Mittwoch, 29. August 2012

Freundliche Empfehlungen des Bundesverkehrsministeriums

Manchmal fragt man sich doch bzw. frage ich mich, ob zahlreiche Verkehrsteilnehmer jemals eine Fahrschule von innen gesehen, geschweige denn ihren Führerschein tatsächlich mit einer erfolgreich bestandenen Prüfung erworben haben.

Es ist einfach nicht zu fassen, mit welcher Chuzpe sich manche Leute im öffentlichen Straßenverkehr so bewegen… Am Freitag z.B. ging ich in unserem Dörfchen die Hauptverkehrsstraße entlang, als ein PKW direkt hinter einem Parkverbotsschild (Zeichen 286 laut StVO) auf den Bürgersteig fuhr und dort anhielt. Es stieg ein Mann aus (ca. Mitte 30), der einem nachfolgenden PKW-Fahrer noch mittels wilder Winkbewegungen signalisierte, dass hinter ihm noch ausreichend Platz sei, diesen zweiten Wagen ebenfalls noch dort abzustellen, ohne dass man Einfahrten blockieren würde. So weit so gut. Allerdings befanden sich beide PKW im Bereich des Parkverbots (bzw. heißt das in der StVO mittlerweile „eingeschränktes Haltverbot“; man darf dort zum Be- und Entladen für ca. 3 Minuten halten, aber eben nicht parken). Außerdem waren die beiden Fahrzeuge so dicht an der Häuserfront abgestellt, dass ein Kinderwagen nicht mehr daran vorbei gefahren werden konnte (für Rollstühle wäre das ebenfalls nicht möglich gewesen).

Als ich das Winkemännchen darauf hinwies, dass für Kinderwagen und Rollstühle kein Durchkommen sei und die Pkw außerdem direkt im Parkverbot stünden, wurde ich angeraunzt, er stünde doch noch nicht mal eine Minute dort. Meine Erwiderung, dann habe er ja direkt Gelegenheit, diesen Fehler zu korrigieren, wurde mit einem zynischen „Na, vielen Dank aber auch!“, entgegnet. Mein sehr freundliches „Aber immer gerne“, kam nicht wirklich gut an.

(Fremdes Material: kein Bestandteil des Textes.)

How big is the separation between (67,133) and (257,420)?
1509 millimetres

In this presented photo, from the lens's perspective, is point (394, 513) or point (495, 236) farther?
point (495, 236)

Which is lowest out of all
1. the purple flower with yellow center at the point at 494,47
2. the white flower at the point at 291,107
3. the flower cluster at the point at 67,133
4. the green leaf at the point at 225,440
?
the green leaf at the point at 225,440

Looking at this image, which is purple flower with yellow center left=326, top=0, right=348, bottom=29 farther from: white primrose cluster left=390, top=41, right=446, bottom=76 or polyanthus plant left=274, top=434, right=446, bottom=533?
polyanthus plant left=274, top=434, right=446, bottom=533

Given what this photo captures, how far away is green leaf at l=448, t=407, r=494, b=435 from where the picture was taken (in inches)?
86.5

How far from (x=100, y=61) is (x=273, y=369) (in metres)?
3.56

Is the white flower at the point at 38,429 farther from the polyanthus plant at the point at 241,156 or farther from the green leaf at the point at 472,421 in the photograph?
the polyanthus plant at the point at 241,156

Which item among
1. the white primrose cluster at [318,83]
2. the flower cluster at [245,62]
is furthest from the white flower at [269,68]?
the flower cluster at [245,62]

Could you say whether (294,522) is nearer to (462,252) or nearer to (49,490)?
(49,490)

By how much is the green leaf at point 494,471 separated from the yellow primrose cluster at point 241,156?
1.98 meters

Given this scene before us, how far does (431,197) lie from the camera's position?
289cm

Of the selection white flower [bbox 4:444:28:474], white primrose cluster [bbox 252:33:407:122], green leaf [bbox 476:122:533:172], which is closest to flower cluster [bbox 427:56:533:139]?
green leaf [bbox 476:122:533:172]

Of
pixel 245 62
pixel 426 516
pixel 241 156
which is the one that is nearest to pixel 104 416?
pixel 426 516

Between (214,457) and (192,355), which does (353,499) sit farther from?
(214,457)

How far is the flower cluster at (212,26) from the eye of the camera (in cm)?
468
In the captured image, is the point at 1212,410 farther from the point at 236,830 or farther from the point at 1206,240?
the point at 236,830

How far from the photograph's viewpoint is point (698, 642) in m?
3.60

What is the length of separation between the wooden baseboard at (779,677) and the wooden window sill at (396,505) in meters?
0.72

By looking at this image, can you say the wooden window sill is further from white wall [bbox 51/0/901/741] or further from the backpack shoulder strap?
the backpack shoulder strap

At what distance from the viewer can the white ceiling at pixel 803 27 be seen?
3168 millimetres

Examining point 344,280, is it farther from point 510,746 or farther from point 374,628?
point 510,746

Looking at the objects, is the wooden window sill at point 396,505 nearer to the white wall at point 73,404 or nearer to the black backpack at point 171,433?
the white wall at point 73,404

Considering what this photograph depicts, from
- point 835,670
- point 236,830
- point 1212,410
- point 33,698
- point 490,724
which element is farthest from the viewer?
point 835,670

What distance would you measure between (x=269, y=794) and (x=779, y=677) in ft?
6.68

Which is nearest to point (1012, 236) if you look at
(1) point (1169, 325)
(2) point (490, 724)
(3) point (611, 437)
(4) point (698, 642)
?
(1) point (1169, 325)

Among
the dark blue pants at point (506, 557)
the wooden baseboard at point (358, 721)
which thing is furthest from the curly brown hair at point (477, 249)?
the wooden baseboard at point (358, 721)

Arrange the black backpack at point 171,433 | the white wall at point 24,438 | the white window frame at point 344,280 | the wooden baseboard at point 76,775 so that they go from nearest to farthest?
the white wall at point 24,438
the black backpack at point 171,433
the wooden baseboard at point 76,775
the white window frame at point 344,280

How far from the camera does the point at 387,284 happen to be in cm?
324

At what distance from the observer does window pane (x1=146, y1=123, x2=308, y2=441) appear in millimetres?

Generell bin ich wirklich am Zweifeln, ob es den Fahrzeughaltern vollkommen egal ist, ob sie durch das wahllose Abstellen ihrer Fahrzeuge möglicherweise andere Verkehrsteilnehmer behindern oder nicht. Schließlich nehmen sie nicht nur Knöllchen in Kauf, sondern schlimmstenfalls auch Kratzer und Schrammen, die an ihren Wagen verursacht werden, wenn sich eben doch mal jemand durch die enge Gasse zwischen Auto und Haus hindurchzwängt und z.B. mit einer Jeans bzw. den an der Jeans befindlichen Nieten zu dicht am Wagen entlanggeht.

Ein Beispiel für wiederholtes Dummparken ist auch der weiße Mini, der im Parkhaus immer auf der Sperrfläche im Kurvenbereich steht, weil der/die Fahrer/in (ich möchte schließlich nicht auch noch Klischees bedienen) nicht willens oder in der Lage ist, die rote Ampel an der Einfahrt zu diesem Parkdeck zu beachten bzw. einfach die Ausfahrt zu einem der anderen Parkdecks zu nehmen. Statt dessen wird die sowieso schon verhältnismäßig enge Kurve beparkt; sollen die anderen doch zusehen, wie sie um das Kleinod des deutschen Autobaus herumkommen! Mich juckt’s jedes Mal in den Fingern, doch mal ein Blatt Papier mit dem Hinweis „Der Besuch einer Fahrschule zum Erwerb der Grundkenntnisse über die Funktion einer Sperrfläche wird dringend empfohlen“, zu beschriften und angefeuchtet auf die Frontscheibe ins Sichtfeld des Fahrers zu legen… Bis dato kann ich mich gerade noch so zügeln – wer weiß, wie lange noch?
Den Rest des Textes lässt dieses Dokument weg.